● **目的**: 以下のエントリの全行を、「番号」列に通し番号、「行」列に各行を置いたMarkdownの表に変換してください。空行は除き、画像は回答に含めないこと。
⁂
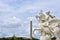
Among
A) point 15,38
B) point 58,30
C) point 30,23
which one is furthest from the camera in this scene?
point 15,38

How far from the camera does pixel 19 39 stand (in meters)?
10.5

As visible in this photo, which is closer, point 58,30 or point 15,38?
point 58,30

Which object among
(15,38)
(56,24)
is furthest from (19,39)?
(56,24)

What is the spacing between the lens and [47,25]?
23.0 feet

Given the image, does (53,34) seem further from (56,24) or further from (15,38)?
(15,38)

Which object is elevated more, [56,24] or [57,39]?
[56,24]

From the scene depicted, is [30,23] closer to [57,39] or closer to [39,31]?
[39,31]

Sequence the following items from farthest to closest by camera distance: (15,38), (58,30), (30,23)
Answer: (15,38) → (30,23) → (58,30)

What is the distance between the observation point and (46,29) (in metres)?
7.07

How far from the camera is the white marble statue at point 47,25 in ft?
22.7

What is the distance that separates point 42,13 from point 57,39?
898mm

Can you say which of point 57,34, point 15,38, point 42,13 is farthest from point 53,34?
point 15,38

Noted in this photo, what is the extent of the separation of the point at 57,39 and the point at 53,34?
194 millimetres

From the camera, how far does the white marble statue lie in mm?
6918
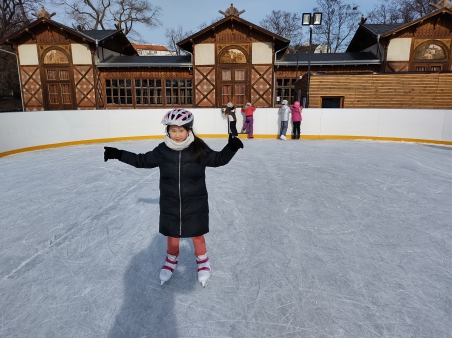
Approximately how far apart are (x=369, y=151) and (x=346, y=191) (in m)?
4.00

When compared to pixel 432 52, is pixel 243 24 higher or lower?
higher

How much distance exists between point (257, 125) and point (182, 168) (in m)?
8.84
⁂
● **回答**:
| 番号 | 行 |
|---|---|
| 1 | Among |
| 2 | A) point 15,38 |
| 3 | B) point 58,30 |
| 4 | C) point 30,23 |
| 5 | which one is furthest from the camera in this scene? |
| 6 | point 15,38 |
| 7 | How far from the camera does pixel 19 39 stand (in meters)? |
| 8 | 10.5 |
| 9 | As visible in this photo, which is closer, point 58,30 or point 15,38? |
| 10 | point 58,30 |
| 11 | Which object among |
| 12 | (15,38) |
| 13 | (56,24) |
| 14 | is furthest from (19,39)? |
| 15 | (56,24) |
| 16 | What is the spacing between the lens and [47,25]? |
| 17 | 23.0 feet |
| 18 | Given the image, does (53,34) seem further from (56,24) or further from (15,38)? |
| 19 | (15,38) |
| 20 | Which object is elevated more, [56,24] or [57,39]? |
| 21 | [56,24] |
| 22 | From the scene depicted, is [30,23] closer to [57,39] or closer to [39,31]? |
| 23 | [39,31] |
| 24 | Sequence the following items from farthest to closest by camera distance: (15,38), (58,30), (30,23) |
| 25 | Answer: (15,38) → (30,23) → (58,30) |
| 26 | What is the distance between the observation point and (46,29) (in metres)? |
| 27 | 7.07 |
| 28 | How far from the camera is the white marble statue at point 47,25 in ft? |
| 29 | 22.7 |
| 30 | What is the distance that separates point 42,13 from point 57,39? |
| 31 | 898mm |
| 32 | Can you say which of point 57,34, point 15,38, point 42,13 is farthest from point 53,34? |
| 33 | point 15,38 |
| 34 | Noted in this photo, what is the extent of the separation of the point at 57,39 and the point at 53,34? |
| 35 | 194 millimetres |
| 36 | From the camera, how far does the white marble statue lie in mm? |
| 37 | 6918 |
| 38 | Approximately how far apart are (x=369, y=151) and (x=346, y=191) (in m)? |
| 39 | 4.00 |
| 40 | When compared to pixel 432 52, is pixel 243 24 higher or lower? |
| 41 | higher |
| 42 | How much distance exists between point (257, 125) and point (182, 168) (in m)? |
| 43 | 8.84 |